-- EXTRACT PROVIDED --
* * *

Tuesday, October 23, 2012

Something New: 10/16 Quarterly Meeting

Something Old, Something New, Something Borrowed, Something Blue? (a/k/a How To Kill Deal Flow.)

Something New

Generally, quarterly EB-5 Stakeholder Meetings are a regurgitation of most things old. The real benefit often lies in the USCIS's response to the questions. Still, every once in a while, something new is thrown into the mix. In my opinion, the most shocking thing we learned from last week's quarterly engagement was the USCIS telling the EB-5 community that they have had a policy of suspending I-526 petitions of any Regional Center that has a pending I-924 amendment application.
  
When do Regional Centers apply for an amendment to their designation?

Some background: I-924 is the form on which new Regional Center designation applications are made. It is also the form on which amendments are made. I-924 amendment applications can be made for a number of reasons, including:

A. An amendment request may be filed to seek approval of changes to the Regional Center’s:
  1. Geographic area;
  2. Organizational structure or administration;
  3. Affiliated commercial enterprise investment opportunities, to include changes in the economic analysis and underlying business plan used to estimate job creation for previously approved investment opportunities and industrial clusters;
  4. Affiliated commercial enterprise’s organizational structure and/or capital investment instruments or offering memoranda.

B. An amendment may also be filed to seek a preliminary determination of EB-5 compliance for documentation provided as an exemplar Form I-526, Immigrant Petition by Alien Entrepreneur, prior to the filing of Form I-526 petitions by individual alien entrepreneurs.

* * *

-- DATA LISTING --
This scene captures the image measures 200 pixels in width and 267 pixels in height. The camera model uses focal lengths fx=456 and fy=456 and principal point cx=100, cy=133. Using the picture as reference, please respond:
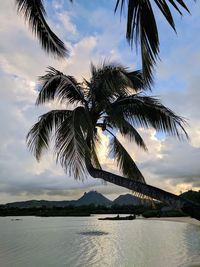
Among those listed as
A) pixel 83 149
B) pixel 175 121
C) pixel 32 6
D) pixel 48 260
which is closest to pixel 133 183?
pixel 83 149

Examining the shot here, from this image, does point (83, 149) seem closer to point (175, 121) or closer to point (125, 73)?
point (175, 121)

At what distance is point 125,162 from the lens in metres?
10.1

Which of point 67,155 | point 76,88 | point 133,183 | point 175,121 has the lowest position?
point 133,183

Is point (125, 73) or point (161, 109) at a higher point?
point (125, 73)

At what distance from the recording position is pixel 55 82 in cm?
1018

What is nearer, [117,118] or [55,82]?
[117,118]

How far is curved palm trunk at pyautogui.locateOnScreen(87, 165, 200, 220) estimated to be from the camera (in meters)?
5.79

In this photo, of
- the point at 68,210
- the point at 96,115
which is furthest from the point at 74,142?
the point at 68,210

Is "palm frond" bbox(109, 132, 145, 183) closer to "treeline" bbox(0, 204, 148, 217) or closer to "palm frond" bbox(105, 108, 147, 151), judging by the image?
"palm frond" bbox(105, 108, 147, 151)

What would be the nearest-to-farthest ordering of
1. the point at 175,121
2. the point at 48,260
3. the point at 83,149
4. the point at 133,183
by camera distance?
1. the point at 133,183
2. the point at 83,149
3. the point at 175,121
4. the point at 48,260

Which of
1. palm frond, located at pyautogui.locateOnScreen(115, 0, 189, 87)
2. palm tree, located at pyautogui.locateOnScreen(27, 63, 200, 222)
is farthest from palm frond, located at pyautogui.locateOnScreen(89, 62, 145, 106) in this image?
palm frond, located at pyautogui.locateOnScreen(115, 0, 189, 87)

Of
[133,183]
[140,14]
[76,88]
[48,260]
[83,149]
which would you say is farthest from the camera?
[48,260]

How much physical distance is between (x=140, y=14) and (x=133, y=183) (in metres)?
2.91

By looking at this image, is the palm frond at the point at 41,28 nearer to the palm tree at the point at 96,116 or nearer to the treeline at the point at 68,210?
the palm tree at the point at 96,116
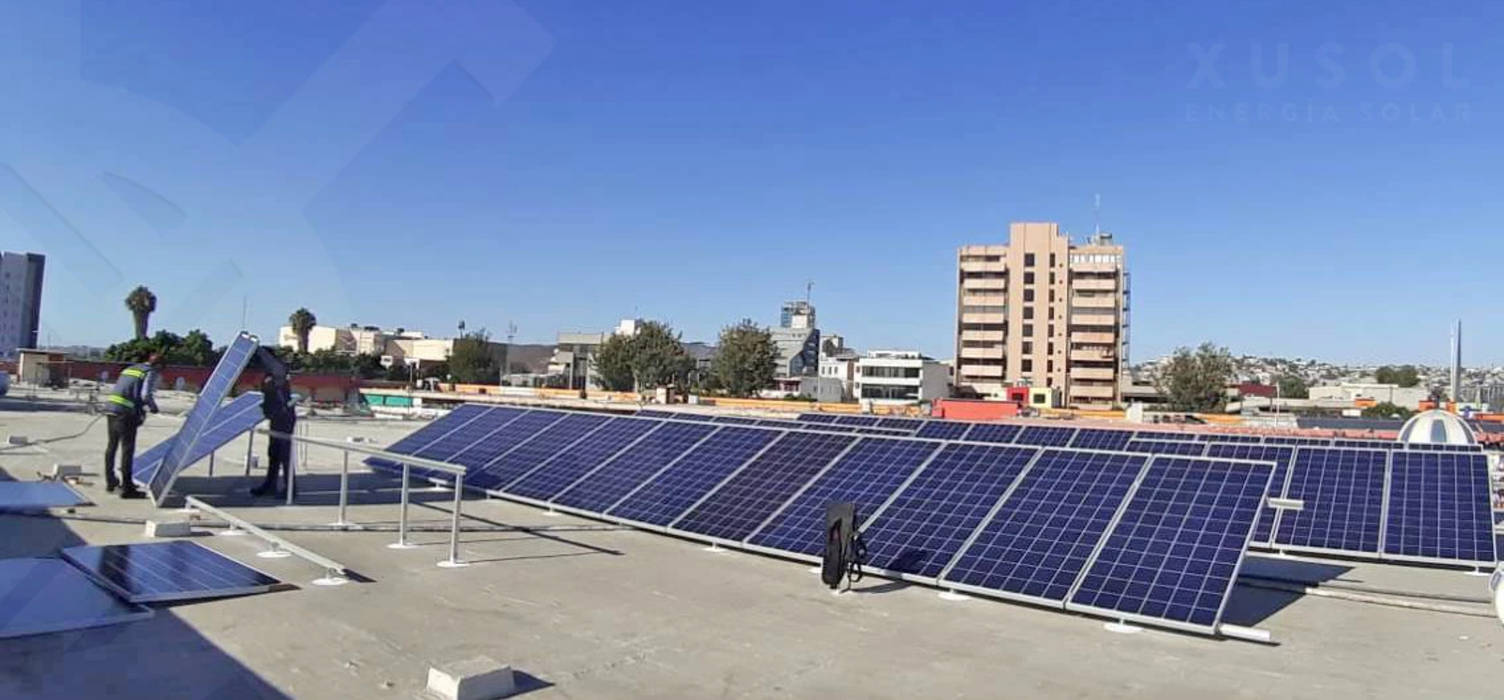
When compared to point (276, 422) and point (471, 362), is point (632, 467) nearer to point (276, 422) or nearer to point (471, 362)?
point (276, 422)

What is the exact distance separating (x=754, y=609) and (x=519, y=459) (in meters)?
9.42

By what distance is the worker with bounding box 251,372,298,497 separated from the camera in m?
15.4

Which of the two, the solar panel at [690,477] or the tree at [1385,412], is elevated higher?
the tree at [1385,412]

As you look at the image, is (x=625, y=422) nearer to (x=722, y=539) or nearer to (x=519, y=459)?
(x=519, y=459)

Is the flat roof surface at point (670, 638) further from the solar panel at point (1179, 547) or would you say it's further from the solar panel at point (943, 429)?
the solar panel at point (943, 429)

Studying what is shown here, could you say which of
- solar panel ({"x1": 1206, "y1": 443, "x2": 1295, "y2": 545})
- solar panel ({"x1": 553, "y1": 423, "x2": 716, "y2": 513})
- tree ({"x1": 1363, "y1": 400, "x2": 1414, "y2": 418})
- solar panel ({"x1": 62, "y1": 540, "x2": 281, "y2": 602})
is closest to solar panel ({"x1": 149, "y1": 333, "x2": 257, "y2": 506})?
solar panel ({"x1": 62, "y1": 540, "x2": 281, "y2": 602})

* * *

-- TASKS TO CARRY OUT --
- 1) In the blog post about the EB-5 quarterly meeting, which form is used both for new Regional Center designation applications and for amendments?
- 2) Rewrite the part of the EB-5 blog post starting at "Something New: 10/16" and ending at "to their designation?", changing "shocking" to "surprising".
- 3) The EB-5 blog post lists the things about a Regional Center that an amendment request may ask to change. What are they?
The material has no connection to the blog post about the EB-5 quarterly meeting.

-- WORKED ANSWERS --
- 1) Form I-924.

- 2)
Something New: 10/16 Quarterly Meeting

Something Old, Something New, Something Borrowed, Something Blue? (a/k/a How To Kill Deal Flow.)

Something New

Generally, quarterly EB-5 Stakeholder Meetings are a regurgitation of most things old. The real benefit often lies in the USCIS's response to the questions. Still, every once in a while, something new is thrown into the mix. In my opinion, the most surprising thing we learned from last week's quarterly engagement was the USCIS telling the EB-5 community that they have had a policy of suspending I-526 petitions of any Regional Center that has a pending I-924 amendment application.
  
When do Regional Centers apply for an amendment to their designation?

- 3)
1. Geographic area
2. Organizational structure or administration
3. Affiliated commercial enterprise investment opportunities, including changes in the economic analysis and underlying business plan
4. Affiliated commercial enterprise's organizational structure and/or capital investment instruments or offering memoranda